Following this incident, Sambulo was forced to go underground to hide from the police who were looking for him. On 2 June, when he attended the funeral of the party’s former National Chairperson Dumisani Fakudze, “the police learned he was there. They tried to barricade us in Manzini, but we outmaneuvered them and Sambulo managed to escape,” Simphiwe said. He added that Sambulo had also been forced to miss his exam because the police were on a constant lookout for him.
Later that month, four other CPS members, including its National Organizing Secretary Bafanabakhe Sacolo, were pulled over by the police and bundled into an army truck where they were tortured before being taken to their homes which were raided for political material. They were released later that day without any charges.
At the time of their arrest, the four members were on their way to attend the trial of another CPS CC member, Mvuselelo Mkhabela, who had been first arrested and tortured in early February. When released on bail, he went right back to campaign against the upcoming parliamentary elections, in which only candidates approved by the King’s chiefs can contest as individuals without representing any party.

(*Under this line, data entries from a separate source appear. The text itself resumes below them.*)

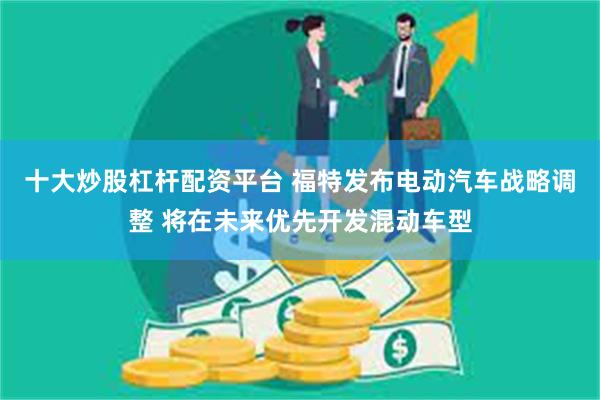 十大炒股杠杆配资平台 福特发布电动汽车战略调整 将在未来优先开发混动车型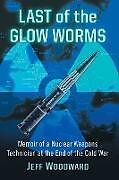 Kartonierter Einband Last of the Glow Worms von Jeff Woodward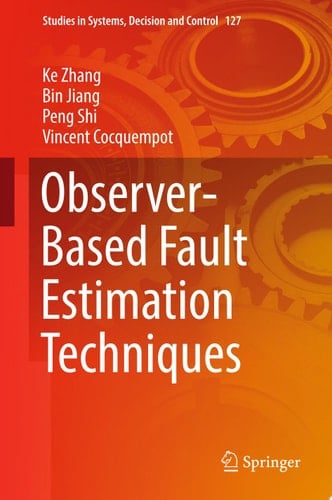 Observer-Based Fault Estimation Techniques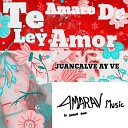 Juancalve Ay Ve - Te Amare de Ley Amor 2023 Remastered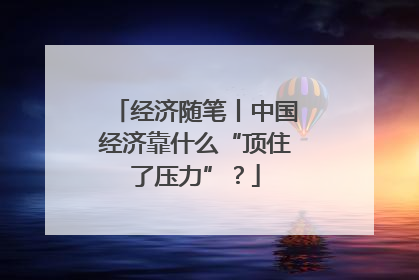 经济随笔丨中国经济靠什么“顶住了压力”？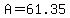 A=61.35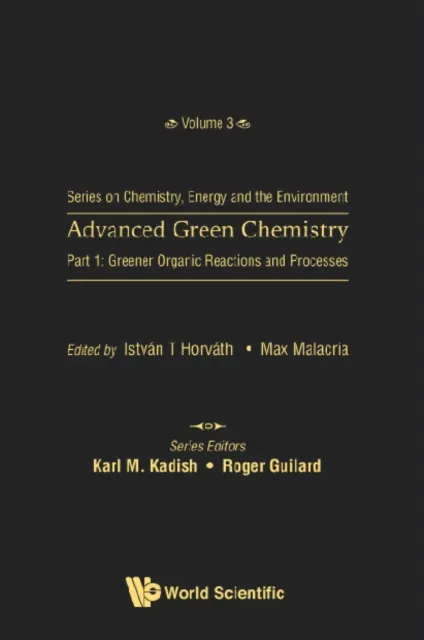 Advanced Green Chemistry - Part 1: Greener Organic Reactions And Processes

All political parties are banned in Swaziland, Africa’s last absolute monarchy. The CPS accuses that these sham elections are only a means to legitimize the King’s rule.
Later that month, the police shot Mvuselelo in his thigh while he was disrupting a government campaign to convince people to vote in the elections. He was tortured for several hours even as he bled from his bullet wound. He was later taken to a hospital from where he managed to escape.
Mvuselelo continued to campaign and participate in the anti-monarchist resistance while still underground, before he was arrested and tortured again in April. He has been in prison since.
“The monarchy is trying to hunt us all down—our comrades are being followed, abducted and tortured. None of us are safe as long as this regime exists,” said Simphiwe. “But we all knew there was a price to pay when we joined the movement. We remain committed on the frontlines of the struggle to liberate Swaziland, because if not us communists, then who?”